** START DATA FOR THIS TASK **

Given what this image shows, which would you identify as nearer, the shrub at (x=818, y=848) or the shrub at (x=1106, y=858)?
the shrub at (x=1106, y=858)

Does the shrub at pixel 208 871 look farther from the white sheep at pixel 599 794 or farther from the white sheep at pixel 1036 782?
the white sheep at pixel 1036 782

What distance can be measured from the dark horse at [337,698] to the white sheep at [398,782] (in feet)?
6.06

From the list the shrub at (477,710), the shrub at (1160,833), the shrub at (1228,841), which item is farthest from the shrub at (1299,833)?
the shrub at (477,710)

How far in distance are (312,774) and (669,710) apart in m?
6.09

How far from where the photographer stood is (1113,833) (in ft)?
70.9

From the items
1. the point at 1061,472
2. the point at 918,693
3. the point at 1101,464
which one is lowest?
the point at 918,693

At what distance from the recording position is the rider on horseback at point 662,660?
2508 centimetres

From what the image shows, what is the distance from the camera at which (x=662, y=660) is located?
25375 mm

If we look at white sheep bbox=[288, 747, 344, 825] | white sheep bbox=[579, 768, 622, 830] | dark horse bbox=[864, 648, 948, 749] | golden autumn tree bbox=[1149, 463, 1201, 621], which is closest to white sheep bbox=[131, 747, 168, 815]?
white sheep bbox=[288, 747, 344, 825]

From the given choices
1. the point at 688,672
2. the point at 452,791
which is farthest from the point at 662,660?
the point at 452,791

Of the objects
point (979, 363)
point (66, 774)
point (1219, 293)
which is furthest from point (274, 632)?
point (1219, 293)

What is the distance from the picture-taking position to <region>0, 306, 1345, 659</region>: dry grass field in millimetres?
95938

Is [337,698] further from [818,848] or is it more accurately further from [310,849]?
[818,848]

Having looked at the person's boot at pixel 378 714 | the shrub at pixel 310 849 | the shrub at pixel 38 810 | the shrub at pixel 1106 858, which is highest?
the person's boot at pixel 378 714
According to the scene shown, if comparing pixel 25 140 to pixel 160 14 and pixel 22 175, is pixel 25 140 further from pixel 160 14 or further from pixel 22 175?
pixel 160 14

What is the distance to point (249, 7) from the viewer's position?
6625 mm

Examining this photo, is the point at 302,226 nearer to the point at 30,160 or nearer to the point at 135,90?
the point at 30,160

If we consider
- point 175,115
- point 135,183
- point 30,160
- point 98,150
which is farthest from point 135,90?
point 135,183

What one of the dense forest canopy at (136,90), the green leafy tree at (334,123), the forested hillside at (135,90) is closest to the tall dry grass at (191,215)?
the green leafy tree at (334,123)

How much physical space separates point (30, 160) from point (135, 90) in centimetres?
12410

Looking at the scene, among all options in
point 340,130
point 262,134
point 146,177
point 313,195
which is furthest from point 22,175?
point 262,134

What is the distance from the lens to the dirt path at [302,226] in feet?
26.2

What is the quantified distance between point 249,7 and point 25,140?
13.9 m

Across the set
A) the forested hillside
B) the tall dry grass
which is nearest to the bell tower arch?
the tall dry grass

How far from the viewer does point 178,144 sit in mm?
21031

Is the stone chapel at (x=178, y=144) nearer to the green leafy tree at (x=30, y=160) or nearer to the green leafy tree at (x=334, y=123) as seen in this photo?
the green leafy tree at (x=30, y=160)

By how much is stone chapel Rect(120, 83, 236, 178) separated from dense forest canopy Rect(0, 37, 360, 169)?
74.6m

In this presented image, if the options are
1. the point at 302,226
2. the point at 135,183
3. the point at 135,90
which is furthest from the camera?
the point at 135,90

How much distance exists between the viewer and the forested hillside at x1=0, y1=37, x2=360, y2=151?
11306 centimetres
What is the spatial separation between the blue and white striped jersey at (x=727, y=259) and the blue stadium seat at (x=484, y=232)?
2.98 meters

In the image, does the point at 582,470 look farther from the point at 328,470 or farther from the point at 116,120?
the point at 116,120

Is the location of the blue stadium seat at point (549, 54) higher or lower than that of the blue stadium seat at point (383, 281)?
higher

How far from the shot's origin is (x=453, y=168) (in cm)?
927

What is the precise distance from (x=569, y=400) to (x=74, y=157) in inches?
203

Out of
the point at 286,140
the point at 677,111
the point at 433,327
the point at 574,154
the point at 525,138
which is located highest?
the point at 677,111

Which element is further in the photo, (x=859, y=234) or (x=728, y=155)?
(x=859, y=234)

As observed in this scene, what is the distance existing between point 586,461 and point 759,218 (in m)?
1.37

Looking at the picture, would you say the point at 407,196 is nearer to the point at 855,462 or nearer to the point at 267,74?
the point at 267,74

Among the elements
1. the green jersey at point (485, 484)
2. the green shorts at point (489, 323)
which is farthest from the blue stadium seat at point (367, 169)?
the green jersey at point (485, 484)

** END DATA FOR THIS TASK **

▶ _THE EXERCISE_: Pull out each line above that contains the word "image", counting only matches with the same capitalization.

▶ _SOLUTION_:
Given what this image shows, which would you identify as nearer, the shrub at (x=818, y=848) or the shrub at (x=1106, y=858)?
From what the image shows, what is the distance from the camera at which (x=662, y=660) is located?
In this presented image, if the options are
In the image, does the point at 582,470 look farther from the point at 328,470 or farther from the point at 116,120?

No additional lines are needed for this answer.